De heer Barrot, vice-voorzitter, verklaarde dat om de problemen te kunnen aanpakken van het maritiem vervoer, de eerste sector waarin de activiteiten gemondialiseerd zijn, en eerlijke regels te definiëren voor alle partijen, een mondiaal antwoord nodig is. Hij uitte de wens dat de lidstaten zo spoedig mogelijk starten met de procedures voor de ratificatie van het verdrag en dat de sociale partners actie ondernemen voor de tenuitvoerlegging ervan op Europees niveau.

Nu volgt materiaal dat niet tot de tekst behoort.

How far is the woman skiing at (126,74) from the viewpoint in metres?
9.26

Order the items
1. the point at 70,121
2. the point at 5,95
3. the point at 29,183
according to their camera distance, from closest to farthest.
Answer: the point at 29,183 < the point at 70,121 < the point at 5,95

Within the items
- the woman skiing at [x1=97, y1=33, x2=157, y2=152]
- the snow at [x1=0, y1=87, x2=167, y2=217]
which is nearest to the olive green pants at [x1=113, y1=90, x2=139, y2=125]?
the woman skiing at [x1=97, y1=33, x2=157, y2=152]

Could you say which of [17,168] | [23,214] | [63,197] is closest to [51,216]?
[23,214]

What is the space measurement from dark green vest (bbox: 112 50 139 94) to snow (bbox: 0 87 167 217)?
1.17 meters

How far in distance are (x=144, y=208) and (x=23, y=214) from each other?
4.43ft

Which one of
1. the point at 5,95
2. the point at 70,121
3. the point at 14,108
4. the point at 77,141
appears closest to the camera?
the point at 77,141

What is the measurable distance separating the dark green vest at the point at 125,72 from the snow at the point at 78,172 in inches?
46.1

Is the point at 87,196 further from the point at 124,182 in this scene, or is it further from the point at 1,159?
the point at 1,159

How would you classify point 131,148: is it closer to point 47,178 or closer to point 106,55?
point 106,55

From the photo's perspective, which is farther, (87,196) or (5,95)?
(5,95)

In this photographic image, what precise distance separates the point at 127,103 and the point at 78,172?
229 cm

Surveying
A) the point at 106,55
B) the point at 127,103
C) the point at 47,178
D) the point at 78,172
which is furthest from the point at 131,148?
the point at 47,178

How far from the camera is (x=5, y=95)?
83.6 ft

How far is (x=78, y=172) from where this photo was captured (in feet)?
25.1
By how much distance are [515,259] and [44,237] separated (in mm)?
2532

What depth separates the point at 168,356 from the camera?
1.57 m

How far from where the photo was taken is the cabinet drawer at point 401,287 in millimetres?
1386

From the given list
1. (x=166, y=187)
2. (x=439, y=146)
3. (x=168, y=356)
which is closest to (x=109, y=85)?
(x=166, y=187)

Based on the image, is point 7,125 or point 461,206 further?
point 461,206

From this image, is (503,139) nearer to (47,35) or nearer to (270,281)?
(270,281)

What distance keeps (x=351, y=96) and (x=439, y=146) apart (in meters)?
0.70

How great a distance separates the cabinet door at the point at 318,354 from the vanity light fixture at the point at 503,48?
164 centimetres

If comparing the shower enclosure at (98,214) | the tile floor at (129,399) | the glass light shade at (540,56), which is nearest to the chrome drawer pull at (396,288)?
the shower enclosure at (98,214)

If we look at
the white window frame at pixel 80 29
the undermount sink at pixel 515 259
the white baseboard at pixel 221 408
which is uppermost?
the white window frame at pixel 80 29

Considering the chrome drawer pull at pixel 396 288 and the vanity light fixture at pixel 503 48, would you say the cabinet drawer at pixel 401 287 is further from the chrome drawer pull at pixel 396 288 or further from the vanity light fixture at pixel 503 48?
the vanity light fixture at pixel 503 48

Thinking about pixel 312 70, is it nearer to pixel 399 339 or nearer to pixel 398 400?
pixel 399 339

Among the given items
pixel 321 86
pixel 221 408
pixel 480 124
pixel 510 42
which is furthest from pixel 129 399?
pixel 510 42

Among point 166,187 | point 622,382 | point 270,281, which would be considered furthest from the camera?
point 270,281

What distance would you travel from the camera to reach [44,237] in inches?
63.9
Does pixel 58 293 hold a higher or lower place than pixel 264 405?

De Europese Commissie heeft het proces van meet af aan gesteund en wil zich nu inzetten voor een snelle inwerkingtreding van het verdrag en de daadwerkelijke tenuitvoerlegging ervan in de Europese Unie. Zij heeft een ontwerpbeschikking van de Raad voorgesteld waarbij de lidstaten worden gemachtigd het verdrag te ratificeren met de aanbeveling de ratificaties vóór december 2008 af te sluiten en wil de sociale partners raadplegen met betrekking tot twee vraagstukken: hoe kan het communautair acquis worden ontwikkeld om rekening te houden met de bepalingen van het verdrag en zou een overeenkomst met de sociale partners in de zin van artikel 139^ van het Verdrag kunnen worden overwogen? Gezien de aard van deze thematiek is de sociale dialoog een fundamenteel instrument voor de ontwikkeling van doeltreffende middelen voor de tenuitvoerlegging, met inbegrip van de mogelijkheid om de bepalingen van het verdrag in het Gemeenschapsrecht op te nemen.

In het geconsolideerde verdrag betreffende maritieme arbeid worden ongeveer 65 internationale normen op het gebied van maritieme arbeid die sedert de oprichting van de IAO in 1919 zijn goedgekeurd, bijeengebracht en bijgewerkt. In het verdrag, dat kan worden beschouwd als een maritieme arbeidscode, worden tal van onderwerpen behandeld waarvoor de Gemeenschap uitsluitend of samen met de lidstaten bevoegd is. Het verdrag zal van toepassing zijn op personeel aan boord van vaartuigen met een bruto tonnage van 500 ton of meer op de internationale vaart of op trajecten tussen buitenlandse havens. Het verdrag bestrijkt fundamentele punten zoals de arbeidsvoorwaarden en werkomstandigheden van zeevarenden, met inbegrip van gezondheid, veiligheid, minimumleeftijd, aanwerving, werktijden en accommodatie aan boord en sociale bescherming om behoorlijke leef- en arbeidsomstandigheden aan boord van schepen te garanderen.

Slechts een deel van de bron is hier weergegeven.